I was ultra organised last night and made both breakfast and lunch to take to work which meant I had time to go shopping at lunch time.
This was breakfast.
Orange, persimmon, pomegranate and granola.
Chia seeds in macadamia nut milk.
All mixed together it was very tasty.
Knowing I had lunch in my bag I had time to pop out in to Monmouth Street at lunch time where I spotted 2 new shops. This one will take iron will to resist as ‘macarons & chocolats’ are too of my favourite things.
Larsson & Jennings is a Swedish shop and it is so minimalist it took me a while to work out it sells watches! No temptation there for me, phew!

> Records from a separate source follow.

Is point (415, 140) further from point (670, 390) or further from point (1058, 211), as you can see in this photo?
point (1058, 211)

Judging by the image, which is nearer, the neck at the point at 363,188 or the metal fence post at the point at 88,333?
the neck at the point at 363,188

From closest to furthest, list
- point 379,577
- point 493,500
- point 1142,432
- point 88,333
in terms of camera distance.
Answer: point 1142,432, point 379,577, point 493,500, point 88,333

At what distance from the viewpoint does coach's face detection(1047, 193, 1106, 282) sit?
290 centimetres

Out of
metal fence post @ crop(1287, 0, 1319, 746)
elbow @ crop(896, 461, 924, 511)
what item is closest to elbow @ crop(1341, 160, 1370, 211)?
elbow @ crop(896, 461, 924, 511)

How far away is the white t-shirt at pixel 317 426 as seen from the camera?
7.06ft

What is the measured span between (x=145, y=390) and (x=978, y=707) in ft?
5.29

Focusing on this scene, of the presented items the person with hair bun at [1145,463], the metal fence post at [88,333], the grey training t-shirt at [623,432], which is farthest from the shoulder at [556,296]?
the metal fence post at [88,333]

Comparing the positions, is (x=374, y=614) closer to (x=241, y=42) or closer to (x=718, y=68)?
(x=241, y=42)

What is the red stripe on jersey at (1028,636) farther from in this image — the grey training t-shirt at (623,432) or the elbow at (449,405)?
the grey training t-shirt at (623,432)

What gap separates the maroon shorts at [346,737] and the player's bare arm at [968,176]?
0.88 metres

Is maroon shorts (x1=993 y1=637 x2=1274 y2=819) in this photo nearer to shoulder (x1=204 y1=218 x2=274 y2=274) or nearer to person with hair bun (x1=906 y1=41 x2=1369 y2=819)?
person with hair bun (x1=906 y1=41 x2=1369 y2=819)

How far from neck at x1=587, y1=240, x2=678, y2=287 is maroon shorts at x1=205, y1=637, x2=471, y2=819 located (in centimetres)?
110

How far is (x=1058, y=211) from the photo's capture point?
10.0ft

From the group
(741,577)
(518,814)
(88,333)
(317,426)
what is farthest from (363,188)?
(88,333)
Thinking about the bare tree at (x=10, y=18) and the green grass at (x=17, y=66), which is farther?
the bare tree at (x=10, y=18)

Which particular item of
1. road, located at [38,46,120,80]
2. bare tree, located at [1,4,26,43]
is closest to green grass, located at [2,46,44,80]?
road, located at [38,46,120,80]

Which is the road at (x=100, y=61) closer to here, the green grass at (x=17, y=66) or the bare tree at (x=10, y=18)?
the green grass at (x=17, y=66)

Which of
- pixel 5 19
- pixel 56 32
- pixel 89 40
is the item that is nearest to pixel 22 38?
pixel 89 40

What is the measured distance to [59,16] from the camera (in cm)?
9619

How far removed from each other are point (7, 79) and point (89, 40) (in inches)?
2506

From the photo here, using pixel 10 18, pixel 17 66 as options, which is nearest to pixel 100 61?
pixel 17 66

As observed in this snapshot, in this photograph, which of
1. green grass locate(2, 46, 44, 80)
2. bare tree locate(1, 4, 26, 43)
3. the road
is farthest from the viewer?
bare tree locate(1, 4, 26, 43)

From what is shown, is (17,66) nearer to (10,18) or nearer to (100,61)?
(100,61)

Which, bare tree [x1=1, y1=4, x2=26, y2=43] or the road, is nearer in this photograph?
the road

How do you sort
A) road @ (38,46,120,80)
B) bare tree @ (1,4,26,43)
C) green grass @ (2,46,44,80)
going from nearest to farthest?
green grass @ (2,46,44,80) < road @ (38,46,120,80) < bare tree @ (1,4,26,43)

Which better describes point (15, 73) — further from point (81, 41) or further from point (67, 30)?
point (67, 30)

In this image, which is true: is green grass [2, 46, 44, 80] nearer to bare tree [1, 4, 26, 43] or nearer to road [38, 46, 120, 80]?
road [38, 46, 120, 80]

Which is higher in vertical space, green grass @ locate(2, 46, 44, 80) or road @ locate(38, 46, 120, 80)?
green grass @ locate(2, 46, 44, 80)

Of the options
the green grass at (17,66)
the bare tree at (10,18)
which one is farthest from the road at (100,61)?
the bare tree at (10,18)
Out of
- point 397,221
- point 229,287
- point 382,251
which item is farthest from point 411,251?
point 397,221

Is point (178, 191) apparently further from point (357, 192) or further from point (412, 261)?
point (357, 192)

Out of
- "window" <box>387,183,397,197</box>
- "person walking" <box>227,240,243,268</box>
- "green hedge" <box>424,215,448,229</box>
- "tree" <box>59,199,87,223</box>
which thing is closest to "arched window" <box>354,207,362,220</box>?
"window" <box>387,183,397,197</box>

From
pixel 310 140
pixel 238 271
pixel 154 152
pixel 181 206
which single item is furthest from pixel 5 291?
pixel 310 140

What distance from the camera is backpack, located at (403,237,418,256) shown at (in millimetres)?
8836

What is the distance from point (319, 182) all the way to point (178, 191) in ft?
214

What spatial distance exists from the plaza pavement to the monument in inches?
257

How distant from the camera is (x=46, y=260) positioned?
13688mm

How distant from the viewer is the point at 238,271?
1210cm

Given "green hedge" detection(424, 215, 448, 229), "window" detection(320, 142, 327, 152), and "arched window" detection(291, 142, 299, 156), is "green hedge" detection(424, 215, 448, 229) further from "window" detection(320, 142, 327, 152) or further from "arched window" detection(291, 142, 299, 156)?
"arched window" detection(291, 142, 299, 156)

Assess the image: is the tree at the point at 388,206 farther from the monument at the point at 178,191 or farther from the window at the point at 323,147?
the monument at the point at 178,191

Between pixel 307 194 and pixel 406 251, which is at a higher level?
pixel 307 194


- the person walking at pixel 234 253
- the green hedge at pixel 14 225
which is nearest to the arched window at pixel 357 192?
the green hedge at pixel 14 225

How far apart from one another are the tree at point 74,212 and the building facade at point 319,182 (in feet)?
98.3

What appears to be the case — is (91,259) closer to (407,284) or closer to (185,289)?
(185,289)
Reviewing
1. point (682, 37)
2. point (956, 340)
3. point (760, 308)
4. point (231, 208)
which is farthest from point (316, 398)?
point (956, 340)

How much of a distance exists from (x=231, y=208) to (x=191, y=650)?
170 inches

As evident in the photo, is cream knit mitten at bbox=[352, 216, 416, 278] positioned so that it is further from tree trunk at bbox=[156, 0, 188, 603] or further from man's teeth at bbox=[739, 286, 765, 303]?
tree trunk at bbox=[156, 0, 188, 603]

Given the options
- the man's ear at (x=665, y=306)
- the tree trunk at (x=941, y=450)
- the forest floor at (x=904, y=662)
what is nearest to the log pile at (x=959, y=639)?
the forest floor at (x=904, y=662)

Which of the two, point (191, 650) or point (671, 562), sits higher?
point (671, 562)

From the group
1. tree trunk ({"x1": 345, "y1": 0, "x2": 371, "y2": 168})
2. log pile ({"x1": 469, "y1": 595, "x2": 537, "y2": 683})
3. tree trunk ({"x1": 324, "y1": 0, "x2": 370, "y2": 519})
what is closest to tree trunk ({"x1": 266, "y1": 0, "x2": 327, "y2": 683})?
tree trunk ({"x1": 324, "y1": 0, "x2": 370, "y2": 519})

Plenty in my favourite Swedish shop just a few doors along though, especially when I saw they were having a sale – yippee. That was the most expensive lunch of the year to date!
Back at the desk I munched my way, very enjoyably, through my lunch.
Celery, carrots and grapes.
I dipped the carrots and celery in to the humous and when it was all gone I enjoyed the grapes.
I enjoyed this cheeky little espresso a colleague bought me from Timberyard too.
Supper was amazing and is worthy of a proper recipe.
Noodles and Thai Red Vegetable Curry
Ingredients (serves 1)
Half a packet of buckwheat Soba noodles
1 tbsp coconut oil
One onion, chopped
5 cavolo nero leaves, chopped
A large handful of kale, chopped
1 yellow pepper, chopped
Oyster mushrooms
1 can of coconut cream
1 tbsp Thai red curry paste
Coriander, chopped
Soy sauce
Method
Cook the noodles according to packet instructions and set aside
Heat the coconut oil in a frying pan
Gently cook the onion, cavolo nero, kale and yellow pepper until soft
Add the mushrooms and cook for a couple of minutes.
Add the coconut cream and Thai red curry paste and mix well
Add the noodles and warm through
Serve the noodles and vegetables in a large bowl, garnished with coriander and add soy sauce to taste
This tasted really good. Healthy comfort food at its best and every mouthful was eaten with great pleasure.